Zwar hatte Laura Hottenrott damals den Sprung in den D-Kader des Hessischen Leichtathletik-Verbands (HLV) geschafft, rückblickend würde sie sich zu diesem Zeitpunkt aber eher als vielseitige Ausdauersportlerin bezeichnen. Dann steigerte sie sich 2012 über 5.000 Meter innerhalb weniger Monate von 17:44 Minuten auf 16:51,58 Minuten, holte Silber bei der U23-DM – und hatte Blut geleckt.
Neue Impulse in Boston
Mit dem Wechsel nach Boston geht Laura Hottenrott nun den nächsten Schritt in ihrer Uni- und Sportkarriere. „Ich wollte nach zwei Jahren noch mal eine Veränderung“, erklärt sie. „Hier ist alles viel, viel größer, das renommierte Boston College ist mitten in der Stadt, es gibt die Harvard University, das MIT, alle möglichen anderen Unis…“ Und einen Top-Trainer, bei dem sie jetzt täglich trainiert: Randy Thomas.

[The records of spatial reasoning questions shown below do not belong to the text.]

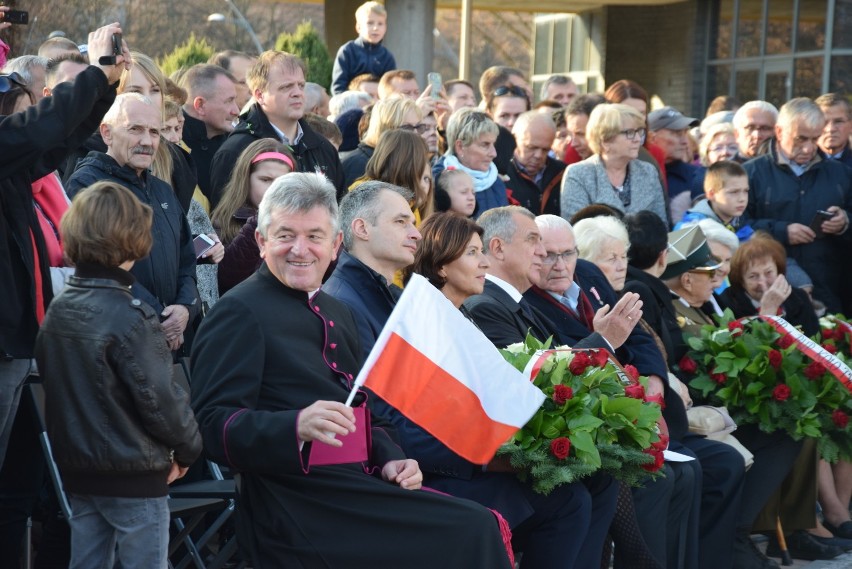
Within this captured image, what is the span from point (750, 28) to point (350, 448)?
762 inches

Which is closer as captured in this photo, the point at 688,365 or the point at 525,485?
the point at 525,485

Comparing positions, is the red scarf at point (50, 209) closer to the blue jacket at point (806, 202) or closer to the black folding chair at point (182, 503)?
the black folding chair at point (182, 503)

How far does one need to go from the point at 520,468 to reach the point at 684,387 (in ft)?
6.53

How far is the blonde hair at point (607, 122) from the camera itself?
805 centimetres

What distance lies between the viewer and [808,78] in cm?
2014

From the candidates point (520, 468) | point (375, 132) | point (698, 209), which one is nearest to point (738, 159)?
point (698, 209)

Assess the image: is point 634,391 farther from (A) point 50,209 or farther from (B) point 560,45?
(B) point 560,45

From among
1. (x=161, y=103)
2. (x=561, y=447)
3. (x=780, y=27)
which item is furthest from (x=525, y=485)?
(x=780, y=27)

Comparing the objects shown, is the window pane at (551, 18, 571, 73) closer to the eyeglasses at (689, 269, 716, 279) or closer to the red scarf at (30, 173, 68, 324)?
the eyeglasses at (689, 269, 716, 279)

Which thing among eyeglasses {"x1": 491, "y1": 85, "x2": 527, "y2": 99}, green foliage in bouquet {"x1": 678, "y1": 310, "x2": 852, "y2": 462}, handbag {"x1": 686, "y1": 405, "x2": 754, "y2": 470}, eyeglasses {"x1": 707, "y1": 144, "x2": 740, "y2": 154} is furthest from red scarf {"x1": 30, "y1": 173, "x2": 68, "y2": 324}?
eyeglasses {"x1": 707, "y1": 144, "x2": 740, "y2": 154}

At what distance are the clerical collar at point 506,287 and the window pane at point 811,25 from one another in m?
15.8

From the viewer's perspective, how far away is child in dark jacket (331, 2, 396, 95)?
11.5m

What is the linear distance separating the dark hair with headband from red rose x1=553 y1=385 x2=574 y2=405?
6.91 feet

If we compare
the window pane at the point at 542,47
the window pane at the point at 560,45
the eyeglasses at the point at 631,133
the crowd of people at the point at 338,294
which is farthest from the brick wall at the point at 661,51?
the eyeglasses at the point at 631,133
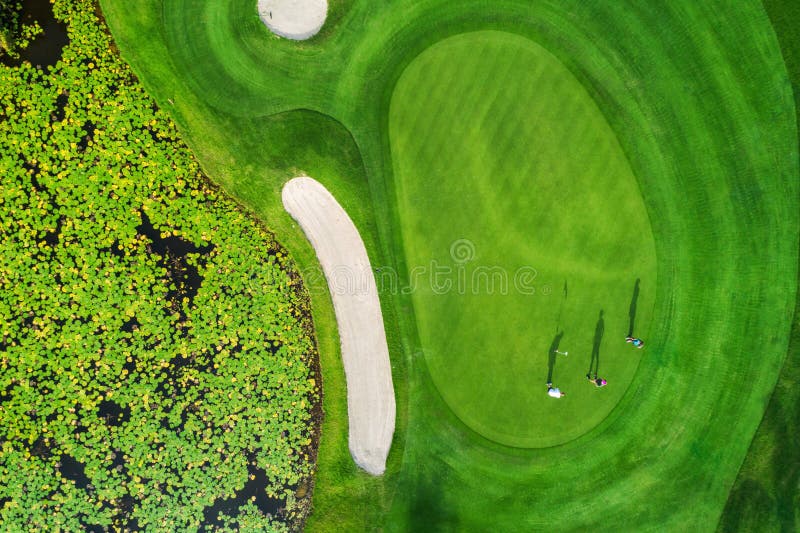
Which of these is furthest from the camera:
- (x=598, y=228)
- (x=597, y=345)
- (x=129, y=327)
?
(x=129, y=327)

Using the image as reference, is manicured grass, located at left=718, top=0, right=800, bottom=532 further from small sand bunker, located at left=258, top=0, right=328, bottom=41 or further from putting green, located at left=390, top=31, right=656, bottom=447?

Randy Thomas war selbst ein erfolgreicher Langstreckler und belegte 1978 bei den Marathon-Weltmeisterschaften Rang fünf. Seit nunmehr 20 Jahren ist er am Boston College Chef des Leichtathletik-Teams der Frauen. Fünf Einheiten pro Woche absolviert Laura Hottenrott bei ihm, immer gemeinsam mit ihren Teamkolleginnen – denn Einzeltraining gibt es nicht. „In der Gruppe fordert man sich mehr“, findet Laura Hottenrott. Konkurrenz untereinander gebe es aber kaum, der Team-Gedanke überwiege, besiegen wolle man vor allem die anderen College-Teams.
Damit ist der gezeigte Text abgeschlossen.